No PE também existem vogais nasais (cf. Tabela 1). Estas são produzidas tal como as vogais orais, só com a diferença de que o fluxo de ar necessário para as produzir passa não só pela cavidade oral mas também pela cavidade nasal, provocando ressonância nessa zona.

Resta referir, ainda, as glides [j] e [w], designadas também por semivogais,

semiconsoantes ou aproximantes. As glides possuem propriedades articulatórias idênticas às

vogais fechadas, como [i] e [u]. Também são classificadas em função das posições dos articuladores que intervêm na sua produção, somente com a diferença de serem produzidas com menor energia.

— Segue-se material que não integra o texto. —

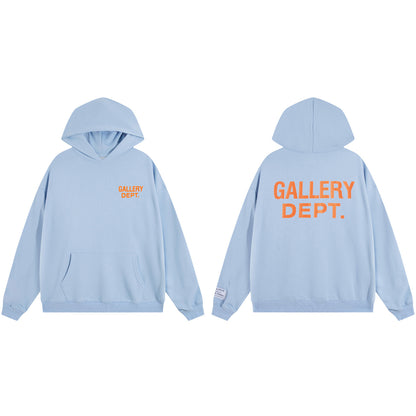 Gallery Dept Letter Print Casual Hoodie Sweatshirt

Assim, no caso do português, a semivogal [j] é classificada como semivogal alta, anterior (ou palatal), não arredondada, oral; e a semivogal [w] classificada como alta, posterior (ou velar), arredondada, oral.

Portanto, e de forma a dar destaque às duas variantes tónicas que serão alvo da nossa análise, a vogais [a] e [ɐ] devem ser classificadas da seguinte forma: a primeira como vogal baixa, central, deslabializada (ou não arredondada), oral e a segunda como vogal média, central, deslabializada (ou não arredondada), oral. Resta acrescentar que estes segmentos fonéticos apenas se diferem ao nível do parâmetro “grau de abertura bucal”, uma vez que na articulação do vocóide [ɐ] o dorso da língua apresenta-se mais elevado do que na produção da vogal [a].